# Vorgegebener Text
____

Ein Beispiel von vielen aus dem Koran:
"Und Er ist es, der wachsen lässt Gärten mit Rebspalieren und ohne Rebspaliere und die Palmen und das Korn,.... dessen Speise verschieden ist, und die Oliven und die Granatäpfel, einander gleich und ungleich: Esst von ihrer Frucht, so sie Frucht tragen und gebt die Gebühr davon am Tag der Ernte, und seid nicht verschwenderisch, siehe Er (Allah) liebt nicht die Verschwender." (6:141)
Ganz in diesem Sinne ist den Gläubigen auch geboten, jeden Prunk und Luxus zu meiden. Beispielsweise sind Essgeschirr aus Gold oder Silber untersagt.
Daraus leiten sich einige wichtige wirtschaftliche Grundsätze ab, die ich an dieser Stelle erwähnen möchte. Sie zielen nicht nur auf ein verantwortliches, umsichtiges Maßhalten beim Wirtschaften ab, sondern sollen auch ungerechtfertigter Bereicherung, die nicht auf dem Prinzip "Ertrag durch Leistung" beruht, entgegenwirken. So wird das Horten von Gütern, um die Preise hochzuhalten, abgelehnt; dasselbe gilt für die Vernichtung von Lebensmitteln. Es besteht ein allgemeines Zinsverbot, da Menschen in einer Notlage nicht noch zusätzlich belastet werden sollen. Transaktionen, bei denen Unsicherheitsfaktoren auftreten, bzw. bei denen etwas verkauft wird, was man selbst gar nicht besitzt, werden ebenfalls abgelehnt.
Die konsequente Anwendung solcher Grundsätze könnte einen erheblichen Beitrag zur Lösung etlicher Umweltfragen bedeuten. In Wirklichkeit ist die grenzenlose Förderung des Konsums ja nichts anderes als eine rücksichtslose Verschwendung, und diese ist für unser heutiges Weltwirtschaftssystem typisch.
Von fundamentaler Bedeutung im Umweltzusammenhang ist auch der bekannte Ausspruch des Propheten Muhammad (s.s.) "Reinheit ist der halbe Glaube." Reinheit ist für den einzelnen Muslim für die Vollziehung seiner religiösen Pflichten wichtig, weil er seine fünf täglichen Gebete nicht nur im Zustand der inneren, sondern auch der äußeren, körperlichen Reinheit und an einem reinen Ort, verrichten muss. Er wird dementsprechend alles meiden oder verhindern, das Verunreinigung und Verschmutzung verursacht. Vor allem die Reinheit des Wassers muss er bewahren, weil es für seine tägliche religiöse Praxis von primärer Bedeutung ist. Nur Wasser von hoher Qualität kann den reinigenden Zweck erfüllen. Der Muslim ist also eigentlich allein aus diesem Grund zum Umweltschützer prädestiniert, weil nur eine intakte Umwelt die Voraussetzungen bietet, die er für die Erfüllung seiner rituell-religiösen Pflichten benötigt. Hier, wie in anderen Dingen beschränkt sich der Islam nicht nur auf große Lösungen. Das Verhalten jedes Einzelnen soll erzieherisch beeinflusst und optimiert werden.

____

# Inhalt des Datensatzes
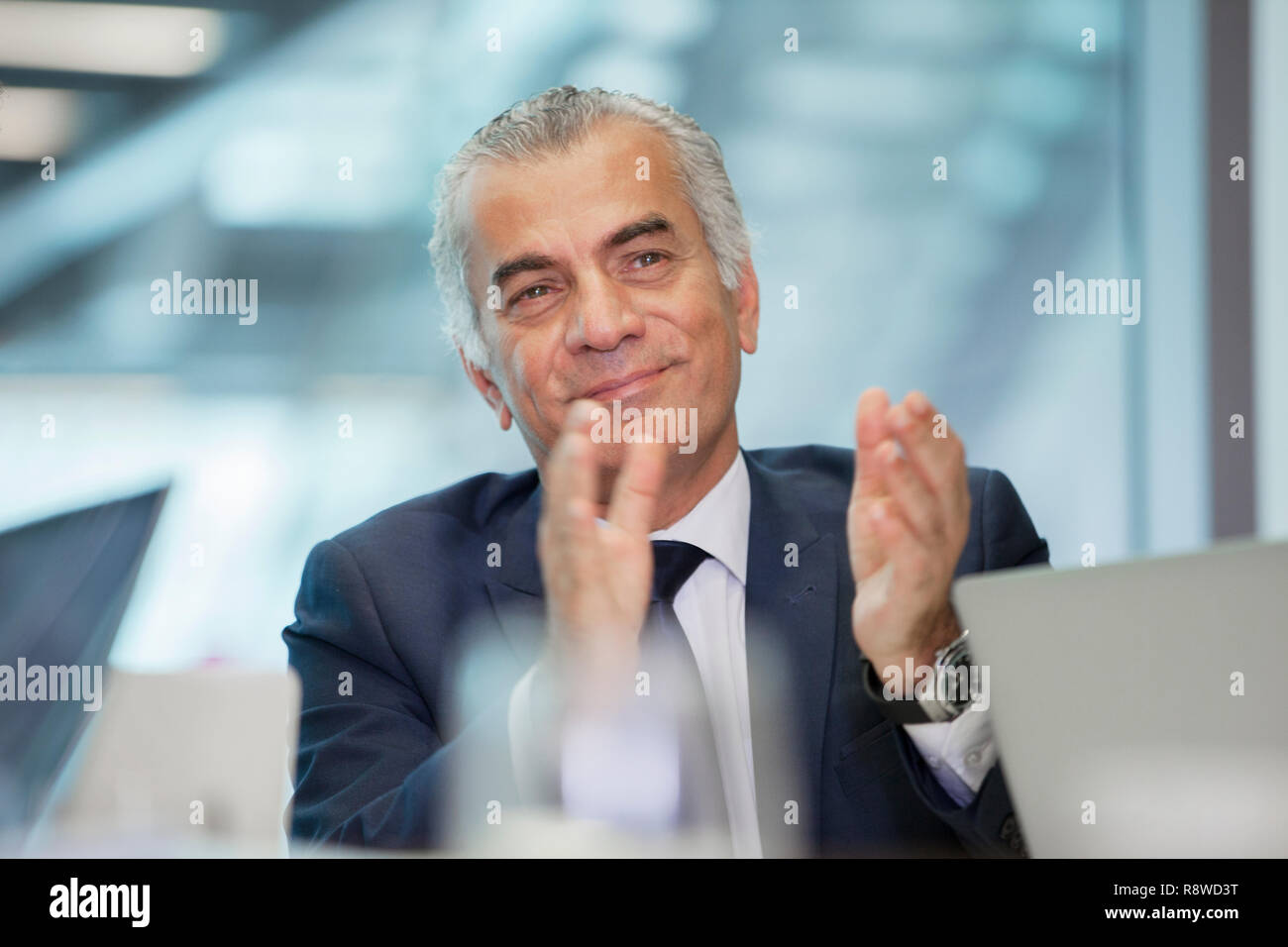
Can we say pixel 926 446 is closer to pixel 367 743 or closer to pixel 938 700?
pixel 938 700

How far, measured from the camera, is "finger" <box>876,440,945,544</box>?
1.16 m

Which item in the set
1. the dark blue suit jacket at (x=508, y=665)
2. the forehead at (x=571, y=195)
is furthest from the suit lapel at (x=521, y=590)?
the forehead at (x=571, y=195)

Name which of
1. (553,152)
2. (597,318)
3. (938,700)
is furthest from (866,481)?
(553,152)

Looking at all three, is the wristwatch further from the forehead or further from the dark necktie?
the forehead

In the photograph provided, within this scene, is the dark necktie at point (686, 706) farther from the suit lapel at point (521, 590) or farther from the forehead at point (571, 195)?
the forehead at point (571, 195)

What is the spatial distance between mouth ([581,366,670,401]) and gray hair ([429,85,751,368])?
0.67 ft

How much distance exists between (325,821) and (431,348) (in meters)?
0.67

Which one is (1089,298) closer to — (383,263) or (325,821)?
(383,263)

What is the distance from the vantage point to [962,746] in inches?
46.7

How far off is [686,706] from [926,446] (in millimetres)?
460

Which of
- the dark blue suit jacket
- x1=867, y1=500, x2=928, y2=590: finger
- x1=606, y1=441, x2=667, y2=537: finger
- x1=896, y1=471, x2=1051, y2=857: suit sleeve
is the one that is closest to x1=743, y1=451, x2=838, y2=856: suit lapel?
the dark blue suit jacket

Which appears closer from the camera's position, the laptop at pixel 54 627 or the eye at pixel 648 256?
the laptop at pixel 54 627

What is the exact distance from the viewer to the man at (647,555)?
3.86 feet
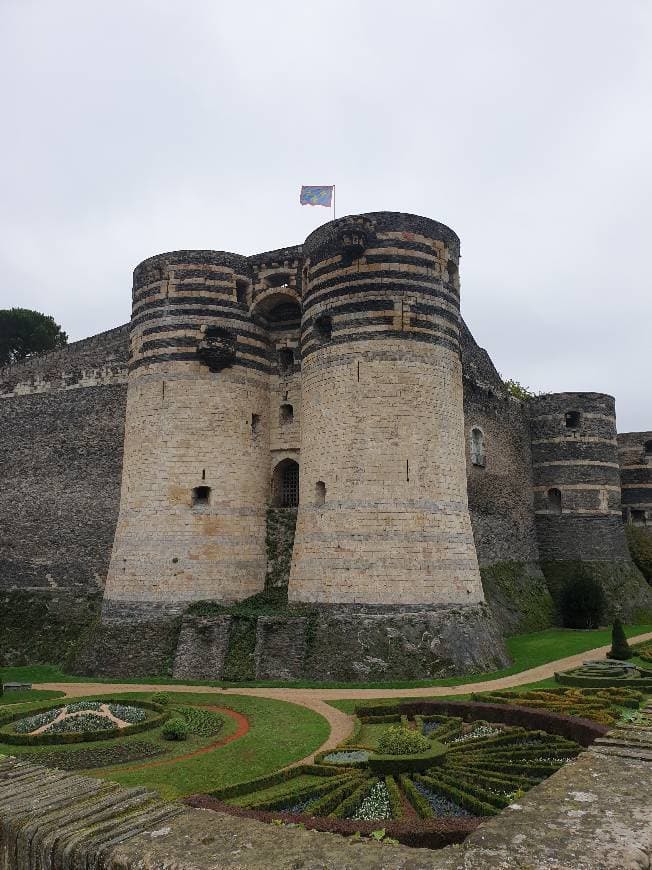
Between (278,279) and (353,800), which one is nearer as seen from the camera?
(353,800)

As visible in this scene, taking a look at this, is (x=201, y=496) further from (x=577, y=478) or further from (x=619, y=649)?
(x=577, y=478)

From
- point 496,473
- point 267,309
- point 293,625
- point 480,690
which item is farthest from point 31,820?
point 496,473

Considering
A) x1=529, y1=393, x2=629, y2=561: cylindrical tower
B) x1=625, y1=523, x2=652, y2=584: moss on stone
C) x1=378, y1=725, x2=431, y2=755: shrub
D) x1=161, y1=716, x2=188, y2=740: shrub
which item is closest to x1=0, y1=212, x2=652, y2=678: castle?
x1=529, y1=393, x2=629, y2=561: cylindrical tower

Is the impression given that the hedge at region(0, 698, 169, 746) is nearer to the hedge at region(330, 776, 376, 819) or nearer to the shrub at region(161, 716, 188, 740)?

____

# Hinweise zur Aufgabe
Setze den Text über Umweltschutz im Islam im Anschluss an seinen letzten Satz fort.

# Erwartete Antwort
Jetzt will ich wieder auf Ahmed von Denffer zurückkommen. Er zieht aus seinen Überlegung den Schluss, dass die eigentliche Ursache der katastrophalen Umweltbelastungen die Arroganz und die Überheblichkeit sind, in der der moderne Mensch glaubt, unbeschränkter Herr seiner Umwelt zu sein und seinem hedonistischen Konsumdrang alles andere unterordnet. Der wesentliche Beitrag des Islam zur Beantwortung der Umweltfragen, aber auch anderer Menschheitsfragen läge darin, den Menschen an Gott und die Verantwortung, die er Ihm gegenüber hat, zu erinnern; die Menschen dazu einzuladen, sich um ein Gott wohlgefälliges Leben zu bemühen. Die Voraussicht und das Verantwortungsgefühl sind wesentliche Zeichen gläubiger Menschen. Sie sind es gewohnt, stets an die Folgen ihres Tuns zu denken. Der Islam kann hier sicher wertvolle Impulse geben.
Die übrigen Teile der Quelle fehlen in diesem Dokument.